EXCERPTED TEXT ::
★ ★ ★ ★
#!/usr/bin/env python
# coding: utf-8

# # Non-linear Gaussian filtering and smoothing
# 
# Provided are two examples of nonlinear state-space models on which one can perform Bayesian filtering and smoothing in order to obtain
# a posterior distribution over a latent state trajectory based on noisy observations.
# In order to understand the theory behind these methods in detail we refer to [1] and [2].
# 
# We provide examples for two different types of state-space model:
# 1. [Nonlinear, Discrete State-Space Model](#1.-Non-Linear-Discrete-State-Space-Model:-Pendulum): Pendulum
# 2. [Nonlinear, Continuous-Discrete State-Space Model](#2.-Non-Linear-Continuous-Discrete-State-Space-Model:-Benes-Daum-Filter): Benes-Daum Filter
# 
# In order to perform Bayesian Filtering and Smoothing on non-linear models, we show how to use functionalities provided by ProbNum to
# either linearise the respective model (Extended Kalman Filter, EKF) or to use an Unscented Transform (Unscented Kalman Filter, UKF) which does not require a Jacobian of the nonlinear model.
# 
# **References**:
# > [1] Särkkä, Simo, and Solin, Arno. Applied Stochastic Differential Equations. Cambridge University Press, 2019.  
# >
# > [2] Särkkä, Simo. Bayesian Filtering and Smoothing. Cambridge University Press, 2013.

# In[1]:


import numpy as np

import probnum as pn
from probnum import filtsmooth, randvars, statespace
from probnum.problems import RegressionProblem


# In[2]:


np.random.seed(12345)


# In[3]:


# Make inline plots vector graphics instead of raster graphics
get_ipython().run_line_magic('matplotlib', 'inline')
from IPython.display import set_matplotlib_formats
set_matplotlib_formats('pdf', 'svg')

# Plotting
import matplotlib.pyplot as plt
import matplotlib.gridspec as gridspec
plt.style.use('../../probnum.mplstyle')
★ ★ ★ ★
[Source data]
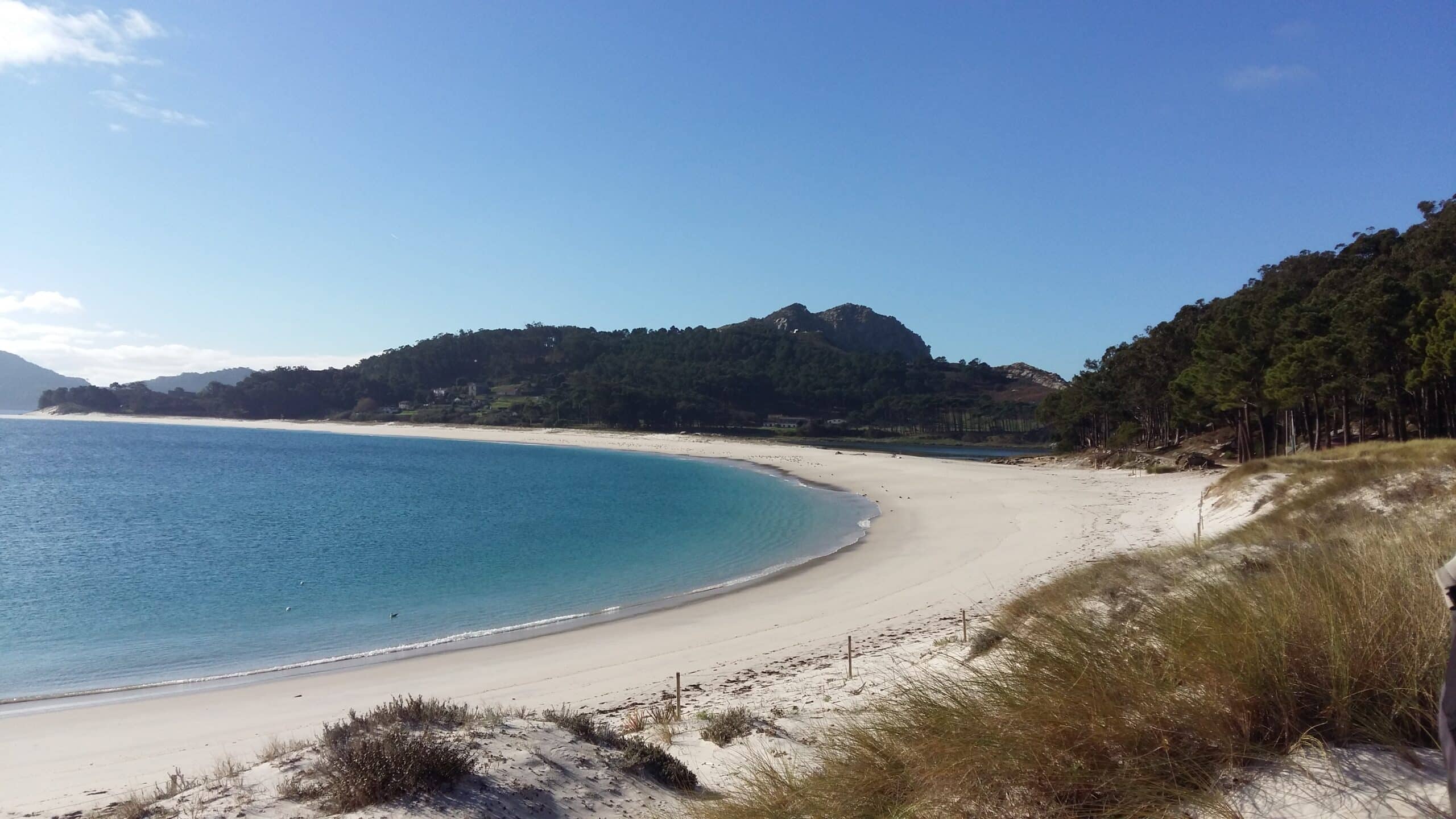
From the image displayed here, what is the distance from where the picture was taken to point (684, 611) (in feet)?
59.9

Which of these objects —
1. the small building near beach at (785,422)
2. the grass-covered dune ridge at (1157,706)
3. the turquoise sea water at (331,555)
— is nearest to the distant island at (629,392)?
the small building near beach at (785,422)

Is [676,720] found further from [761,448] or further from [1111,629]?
[761,448]

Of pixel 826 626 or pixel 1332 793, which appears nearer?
pixel 1332 793

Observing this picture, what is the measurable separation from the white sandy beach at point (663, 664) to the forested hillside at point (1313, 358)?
11.0 meters

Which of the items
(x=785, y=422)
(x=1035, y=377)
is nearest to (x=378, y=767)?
(x=785, y=422)

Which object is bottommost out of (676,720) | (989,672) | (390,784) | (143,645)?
(143,645)

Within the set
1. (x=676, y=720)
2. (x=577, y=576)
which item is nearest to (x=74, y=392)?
(x=577, y=576)

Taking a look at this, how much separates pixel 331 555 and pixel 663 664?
16.9m

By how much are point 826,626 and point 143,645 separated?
13.3m

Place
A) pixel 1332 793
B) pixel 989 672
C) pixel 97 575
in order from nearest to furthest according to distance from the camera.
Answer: pixel 1332 793, pixel 989 672, pixel 97 575

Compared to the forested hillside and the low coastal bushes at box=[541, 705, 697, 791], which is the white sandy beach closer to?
the low coastal bushes at box=[541, 705, 697, 791]

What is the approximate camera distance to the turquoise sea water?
1644cm

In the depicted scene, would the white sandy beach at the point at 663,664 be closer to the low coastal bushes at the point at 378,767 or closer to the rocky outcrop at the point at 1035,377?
the low coastal bushes at the point at 378,767

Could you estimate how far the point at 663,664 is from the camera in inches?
549
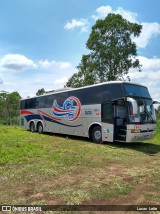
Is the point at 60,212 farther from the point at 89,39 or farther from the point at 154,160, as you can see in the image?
the point at 89,39

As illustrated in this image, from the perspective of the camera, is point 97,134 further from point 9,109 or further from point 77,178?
point 9,109

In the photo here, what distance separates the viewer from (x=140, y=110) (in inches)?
496

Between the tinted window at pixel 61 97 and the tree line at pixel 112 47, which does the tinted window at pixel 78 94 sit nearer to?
the tinted window at pixel 61 97

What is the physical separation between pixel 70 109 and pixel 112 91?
4157mm

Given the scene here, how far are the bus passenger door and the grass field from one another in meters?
2.87

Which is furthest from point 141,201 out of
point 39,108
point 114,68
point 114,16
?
point 114,16

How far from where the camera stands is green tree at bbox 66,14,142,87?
27531mm

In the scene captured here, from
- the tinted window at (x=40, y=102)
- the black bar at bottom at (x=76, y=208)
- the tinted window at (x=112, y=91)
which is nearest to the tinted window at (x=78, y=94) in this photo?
the tinted window at (x=112, y=91)

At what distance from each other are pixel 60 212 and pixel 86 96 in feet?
35.4

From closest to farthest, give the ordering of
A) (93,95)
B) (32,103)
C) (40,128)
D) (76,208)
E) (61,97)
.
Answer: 1. (76,208)
2. (93,95)
3. (61,97)
4. (40,128)
5. (32,103)

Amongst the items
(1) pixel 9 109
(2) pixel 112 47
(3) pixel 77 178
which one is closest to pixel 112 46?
(2) pixel 112 47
★ ★ ★ ★
SET PROBLEM :: Reproduce the part of the filtering and smoothing script from "# # Non-linear" up to and including "on noisy observations.".

WRITTEN RESPONSE ::
# # Non-linear Gaussian filtering and smoothing
# 
# Provided are two examples of nonlinear state-space models on which one can perform Bayesian filtering and smoothing in order to obtain
# a posterior distribution over a latent state trajectory based on noisy observations.